-
Notifications
You must be signed in to change notification settings - Fork 19
BrowseCloud Input Examples
There are two BrowseCloud file types: Simple Input and Metadata Input.
For the site accessible by Microsoft employees, the maximum file size is 20,000 lines, and the minimum file size is 1,000 lines. The system takes longer to run depending on the number of lines and the number of unique words in the data set.
The recommended way to train a BrowseCloud model is with a "simple input" file. It is a tab-delimited file with three columns and ".txt" file extension. You can get this easily by exporting from Excel. Do not include a header and column order matters.
Columns:
- Title - A brief description or context of the content. For survey data, this is often the survey question. This text is included in the model.

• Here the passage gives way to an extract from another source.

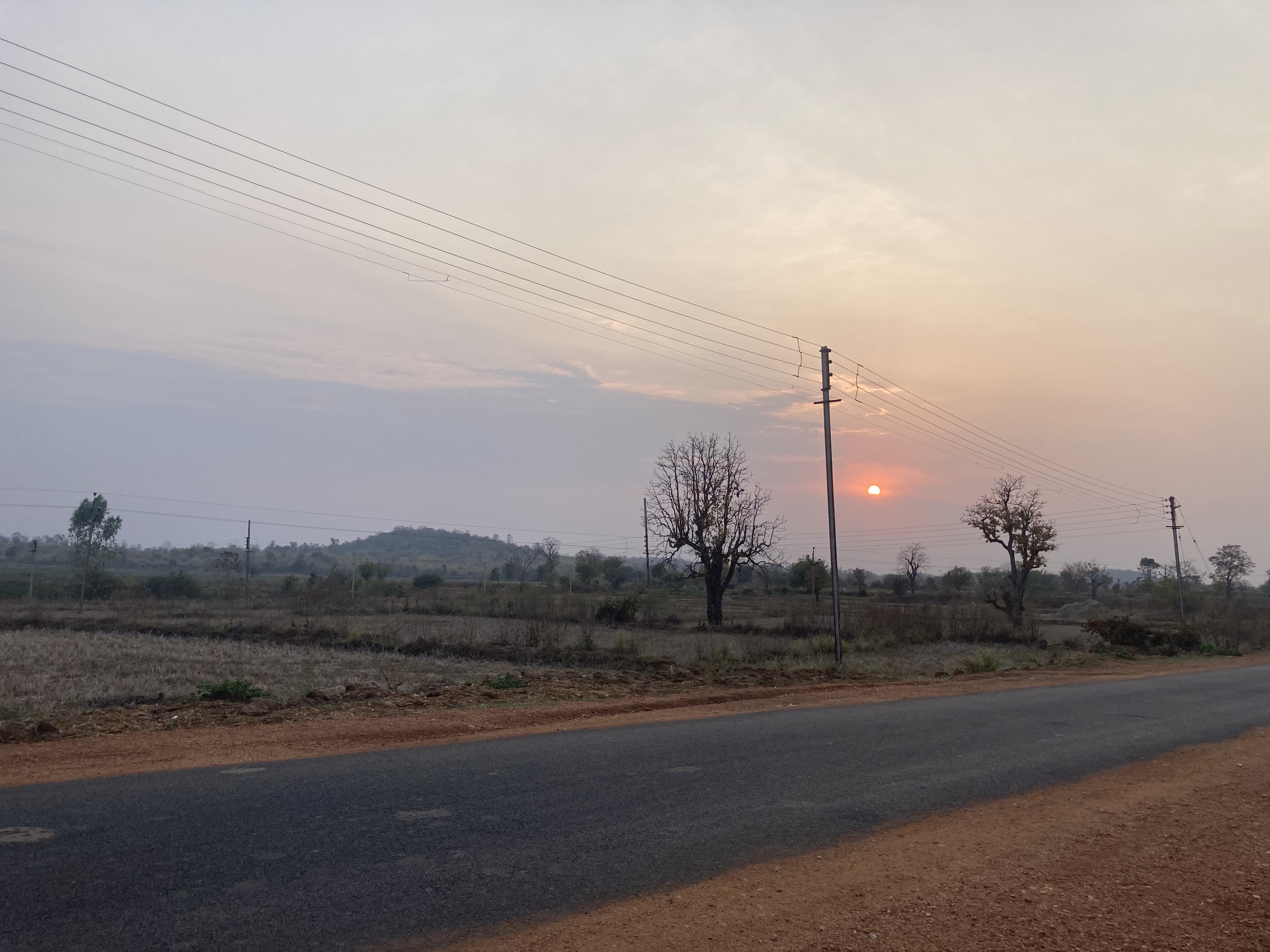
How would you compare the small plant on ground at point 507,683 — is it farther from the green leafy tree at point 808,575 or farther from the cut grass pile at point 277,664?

- Content - This is the free-form text that you wish to model with BrowseCloud.
- Link - Please provide a link to metadata.
Another input file type is "metadata input". It is a CSV file with three or more columns and ".csv" file extension. Use this file type if you want to understand the relationship between other variables and the documents in the visualization. Include a header row and column order does not matter.
Columns:
- title - A brief description or context of the content. For survey data, this is often the survey question. This text is included in the model.
- abstract - This is the free-form text that you wish to model with BrowseCloud.
- link - Please provide a link to metadata.
- Categorical Data with two categories (e.g. "hotdog" vs. "not hotdog")
- Ordinal Data expressed in numeric form (e.g. 3-level Likert-scale data where ["Dissatisfied","Neutral","Satisfied"] => [1,2,3])
- Numerical data
If you have no title or link, leave them blank.